There was hope last weekend that the logjam could break when Gov. Sam Brownback introduced his tax plan. It relies mostly on sales taxes and tobacco taxes to generate revenue.

The bill mostly leaves business income tax cuts in place, because Brownback says they’re spurring economic growth.

“So we’ve got to keep that economy growing and we’re moving in the right direction to get that to take place, so I think we want to continue that and not put policies forward and enacted that harm small business growth because that’s your primary job creating machine,” he says.

But there are Democrats and Republicans who don’t agree that the business tax cut is working. Democratic State Rep. Barbara Ballard says Democrats probably won’t agree to any bill unless it amends the 2012 tax cuts.

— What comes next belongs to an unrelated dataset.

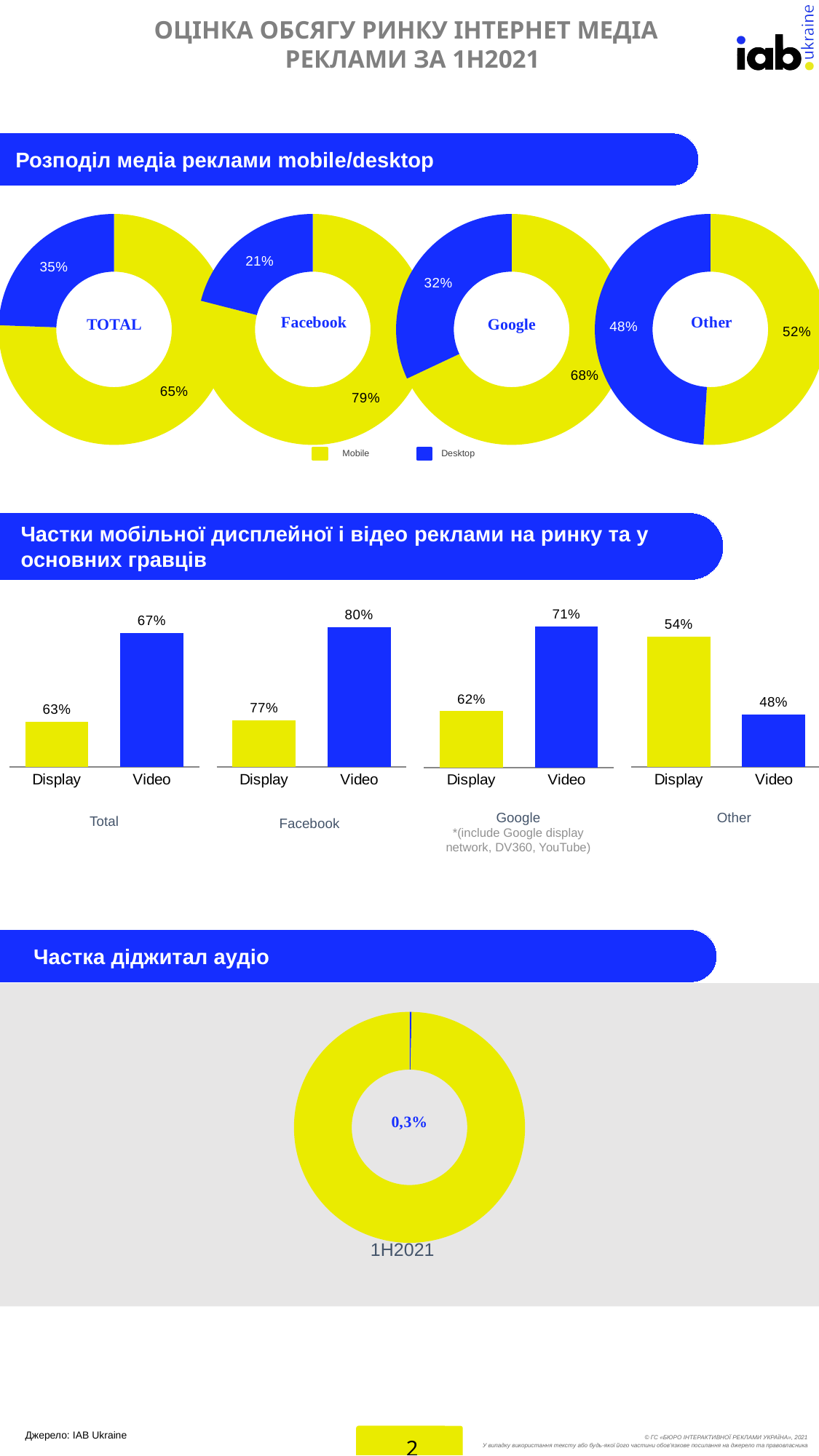
In the mobile/desktop donut chart labelled Google, what is the Mobile share? 68% In the bar chart labelled Facebook under 'Частки мобільної дисплейної і відео реклами', what is the difference between Video and Display? 3% In the bar chart labelled Google under 'Частки мобільної дисплейної і відео реклами', what is the value for Display? 62% In the mobile/desktop donut chart labelled Facebook, what is the Desktop share? 21% Among the four mobile/desktop donut charts, which one has the highest Mobile share? Facebook In the mobile/desktop donut chart labelled TOTAL, what is the Mobile share? 65% In the bar chart labelled Other under 'Частки мобільної дисплейної і відео реклами', which is larger, Display or Video? Display In the mobile/desktop donut chart labelled TOTAL, what is the difference between the Mobile and Desktop shares? 30% In the bar chart labelled Total under 'Частки мобільної дисплейної і відео реклами', what is the value for Video? 67% In the mobile/desktop donut chart labelled Other, what is the Desktop share? 48% How many series does the legend of the mobile/desktop donut charts list? 2 In the 'Частка діджитал аудіо' donut chart, what share is shown for 1H2021? 0,3%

“We don’t want to be the people standing in the way, but we also have to say ‘you’re not looking in all the right places here, we’re not dealing with what really is the issue,’” says Ballard.

There are other Republicans who don’t want to raise taxes at all, or would prefer to eliminate tax exemptions, including Republican Sen. Jeff Melcher.

“I’m thinking back on my campaign, I don’t remember going door to door saying ‘I just can’t wait to get to Topeka to raise your taxes,’ that didn’t happen,” says Melcher.

Ultimately, House leaders decided they wanted a small group of House and Senate negotiators to come up with a compromise that could pass both chambers.

“It really isn’t the sort of discussion you should have out on the floor, putting all the pieces together, especially with this kind of money that needs to be done,” says Republican Rep. Marvin Kleeb.

Some Senate Republicans objected.

Steve Abrams, who’s on the Senate Tax Committee, said they should try to build a tax plan publicly on the Senate floor.

“It is a difficult process, but I believe we should be having those hard discussions, we need to have those discussions,” says Abrams.

So the Kansas Senate embarked on several days of tax debate.

By Tuesday, the chair of the Senate Tax Committee, Les Donovan, was getting impatient. 

“This whole situation is ridiculous,” he says. “And I don’t mean just ridiculous, it’s worse than that. We know better than what we’re doing here. We’re standing here acting like children.”

Senators eventually agreed to the original House strategy, in which a small group of House and Senate negotiators would try to build a tax agreement. Senate President Susan Wagle says while they didn’t pass any major tax bills, the debate wasn’t just wasted time.

“It has helped build consensus. We aren’t there yet, we don’t have a majority for one plan, but I think consensus is starting to build,” says Wagle.

Meanwhile, lawmakers are facing down a Sunday deadline to either pass a budget or send thousands of state employees home without pay. Democratic Sen. Laura Kelly believes the Legislature will not reach a tax agreement in time, but she expects they will avoid furloughs.

“There’s more than one way to get out of doing furloughs and I think we’ll figure out a way to not do the furloughs. I would be very surprised if they let that happen because of the political fallout from it,” says Kelly.

The question now is whether lawmakers will be able to close out this session as the second-longest in state history, or if they’ll breeze past the previous record of 107 days.